Uber (Uber Stock Quote, Chart, News NYSE:UBER) has seen its ride-sharing service fly out the proverbial car window during the COVID-19 crisis but investors should be looking further down the road and seeing the company’s vast potential, says Rick Stuchberry, portfolio manager at Wellington-Altus Private Wealth.
Stuchberry says the footprint Uber has laid out so far is impressive.
“100 million customers,” Stuchberry said to BNN Bloomberg on Tuesday. “You know, the ride sharing thing is sort of dead for the time being, but Uber Eats is doing well and when you have that kind of critical mass there the opportunities are enormous.”
Uber launched its public offering last year to much fanfare and a disappointing follow-through, as investors began shying away from yet another tech company with growing revenue but with profits still a distant dream.

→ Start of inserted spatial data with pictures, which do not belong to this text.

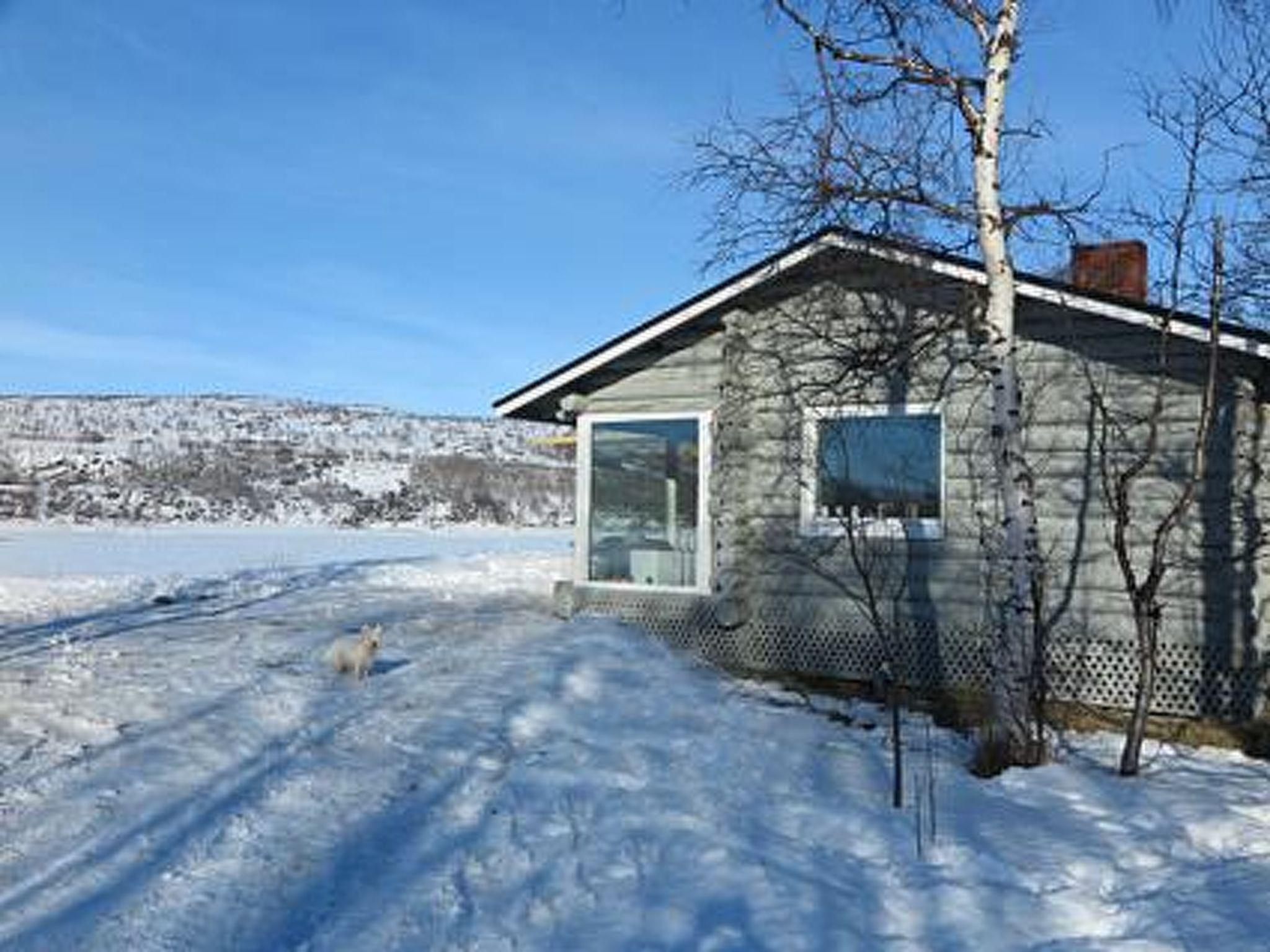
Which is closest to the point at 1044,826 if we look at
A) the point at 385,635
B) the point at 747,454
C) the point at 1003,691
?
the point at 1003,691

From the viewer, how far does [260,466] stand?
2250 inches

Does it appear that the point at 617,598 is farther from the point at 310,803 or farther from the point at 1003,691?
the point at 310,803

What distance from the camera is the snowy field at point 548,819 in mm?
4426

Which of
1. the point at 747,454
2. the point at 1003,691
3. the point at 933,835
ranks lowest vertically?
the point at 933,835

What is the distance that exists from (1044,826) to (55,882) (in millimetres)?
4698

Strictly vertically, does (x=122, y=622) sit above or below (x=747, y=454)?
below

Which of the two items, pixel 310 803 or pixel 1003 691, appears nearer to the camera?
pixel 310 803

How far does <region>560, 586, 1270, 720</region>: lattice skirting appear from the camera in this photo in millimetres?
8578

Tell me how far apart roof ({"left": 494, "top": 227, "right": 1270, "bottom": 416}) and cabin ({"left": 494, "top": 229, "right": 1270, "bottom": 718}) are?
0.08 ft

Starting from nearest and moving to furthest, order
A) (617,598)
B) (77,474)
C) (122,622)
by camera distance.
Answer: (617,598) < (122,622) < (77,474)

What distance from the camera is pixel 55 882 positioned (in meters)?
4.50

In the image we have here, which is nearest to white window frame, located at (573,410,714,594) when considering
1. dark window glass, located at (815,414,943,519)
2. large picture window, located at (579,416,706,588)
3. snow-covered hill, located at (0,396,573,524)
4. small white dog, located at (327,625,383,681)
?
large picture window, located at (579,416,706,588)

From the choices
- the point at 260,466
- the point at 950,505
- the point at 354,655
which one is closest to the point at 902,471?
the point at 950,505

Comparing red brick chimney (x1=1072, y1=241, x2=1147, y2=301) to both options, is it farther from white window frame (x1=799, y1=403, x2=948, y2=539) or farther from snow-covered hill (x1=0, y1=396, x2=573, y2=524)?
snow-covered hill (x1=0, y1=396, x2=573, y2=524)
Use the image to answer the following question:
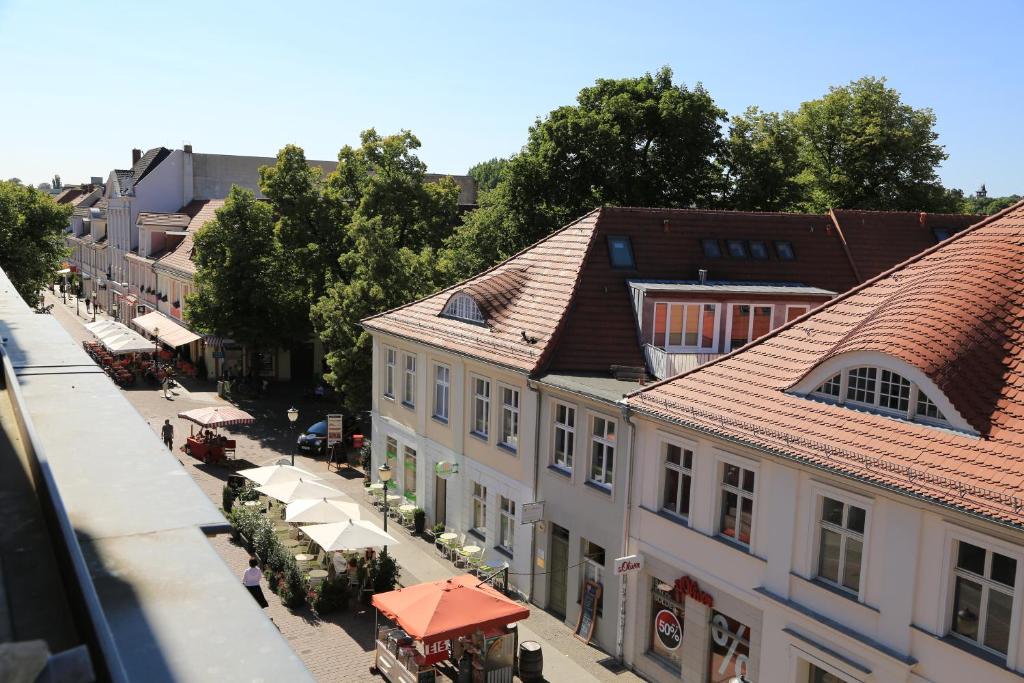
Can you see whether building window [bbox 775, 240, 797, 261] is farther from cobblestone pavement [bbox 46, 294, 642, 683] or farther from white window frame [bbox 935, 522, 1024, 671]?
white window frame [bbox 935, 522, 1024, 671]

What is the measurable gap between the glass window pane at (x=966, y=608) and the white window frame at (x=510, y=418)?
451 inches

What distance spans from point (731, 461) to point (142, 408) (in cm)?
3237

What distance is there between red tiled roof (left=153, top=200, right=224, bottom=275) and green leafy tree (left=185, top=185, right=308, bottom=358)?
10.3 m

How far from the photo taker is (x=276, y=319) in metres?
42.1

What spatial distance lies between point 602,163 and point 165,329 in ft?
93.3

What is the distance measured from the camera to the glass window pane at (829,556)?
13.9m

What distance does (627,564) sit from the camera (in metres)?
17.4

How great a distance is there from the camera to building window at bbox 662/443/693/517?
55.6 ft

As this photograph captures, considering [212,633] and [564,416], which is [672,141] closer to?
A: [564,416]

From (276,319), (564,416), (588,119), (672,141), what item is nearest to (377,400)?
(564,416)

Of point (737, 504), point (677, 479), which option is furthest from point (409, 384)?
point (737, 504)

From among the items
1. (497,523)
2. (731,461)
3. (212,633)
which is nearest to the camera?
(212,633)

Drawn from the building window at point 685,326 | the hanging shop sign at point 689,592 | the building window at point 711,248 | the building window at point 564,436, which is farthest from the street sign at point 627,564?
the building window at point 711,248

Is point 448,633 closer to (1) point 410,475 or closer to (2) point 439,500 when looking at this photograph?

UBER finished 2019 down 29 per cent but the stock started to pick up ground in the new year, climbing almost all the way back to its IPO price of $42 per share by mid-February.
The momentum came as the company released early February quarterly numbers which saw strong revenue growth and a bumped ahead profitability forecast from management.
Uber’s fourth quarter saw its EPS loss decrease to $0.64 per share, better than expected by analysts at a loss of $0.68 per share, while revenue came in at $4.07 billion versus the expected $4.06 billion.
Perhaps more important was the forecast by management aiming for EBITDA profitability by Q4 2020 rather than the previous guidance of sometime in 2021. Uber’s share price jumped on the news.
But we all know how the story has played out since mid-February, with the market collapse and virtual shutdowns of economies worldwide in the face of COVID-19. Uber’s ride-sharing service has been hit hard, with the company saying that bookings are down by upwards of 70 per cent in some areas.
Yet not only does the company have huge cash reserves of $10 billion to keep it afloat while the pandemic persists, it has other segments on the go including UberEats, which the company keeps expanding internationally.
Last week, Uber announced the launch of Uber Eats for businesses, giving employers a way to serve up grub to employees working from home, and then, this week Uber expanded to offering telephone orders in the United States for food delivery, a complement to its phone ride-hailing service also launched recently in the US to allow those low-tech users to speak to a human operator instead of using a smartphone app.
Stuchberry says Uber is solidifying its position in the market, regardless of the COVID-19 environment and should do well longer term.
“We just put the [Uber] position on and this is a small position — we're not betting the farm here because the market could be sideways for a period of time,” Stuchberry said.
“But I think it's an opportunity to take advantage of some pretty significant pullbacks.”
“We think coming out the other side these are going to be places where money gets focused,” he said.